Unexpected early tumor recurrence in patients with hepatitis C virus -related hepatocellular carcinoma undergoing interferon-free therapy
Reig M (1), Mariño Z (2), Perelló C (3), Iñarrairaegui M (4), Ribeiro A (1), Lens S (2), Díaz A (5), Vilana R (6), Darnell A (6), Varela M (7), Sangro B (4), Calleja JL (3), Forns X (2), Bruix J (8).
BACKGROUND AND AIMS:
The success of direct acting antivirals against hepatitis C is a major breakthrough in Hepatology. Until now, however, there are very few data on the effect of HCV eradication in patients who have already developed hepatocellular carcinoma.
The study included patients with HCV infection and prior history of treated hepatocelullar carcinoma who achieved complete response and lacked 'non-characterized nodules' at the time they underwent anti-HCV treatment with all-oral direct acting antivirals in 4 hospitals.
Patients receiving interferon as part of the antiviral regimen were excluded. The baseline characteristics, laboratory and radiologic tumor response were registered in all patients before starting antiviral therapy and during the follow-up according to the clinical practice policy.
Between 2014 and 2015, 103 patients with prior hepatocellular carcinoma received DAA, 58 of them met the inclusion criteria. After a median follow-up of 5.7 months, 3 patients died and 16 developed radiologic tumor recurrence (27.6%).

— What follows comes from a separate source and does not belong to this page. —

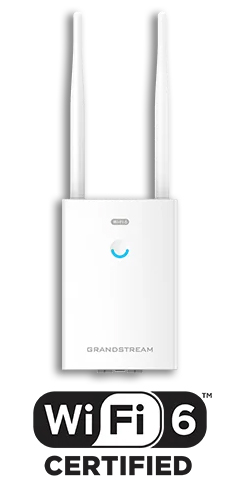 Grandstream GWN7660LR outdoor Wi-Fi 6 long-range access point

The pattern of recurrence was: intrahepatic growth (3 patients), new intrahepatic lesion (1 nodule in 5 patients, up to 3 nodules less or equal to 3 cm in 4 cases and multifocal in one patient) and infiltrative ill-defined hepatocellular carcinoma and/or extra-hepatic lesions in 3 patients.

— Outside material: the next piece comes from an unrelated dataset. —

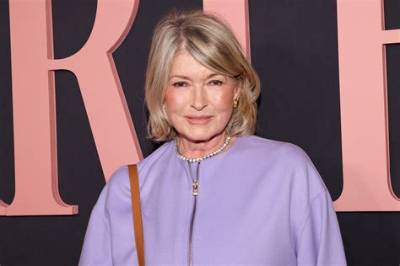 Martha Stewart’s ‘Worst Date’ Ditched Her and Left Her with the Bill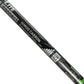 Unger nLite HiMod Carbon Extension Pole - 11 Foot - Decal Close-Up View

Our data show an unexpected high rate and pattern of tumor recurrence coinciding with HCV clearance and, though based in a very small cohort of patients, should be taken as a note of caution and prime a large scale assessment that exceeds the individual investigators capacity.
High rate of cancer recureence after DAA treatment in patients with prior hepatocellular carcinoma. Disruption of immune surveillance may facilitate the emergence of metastatic clones.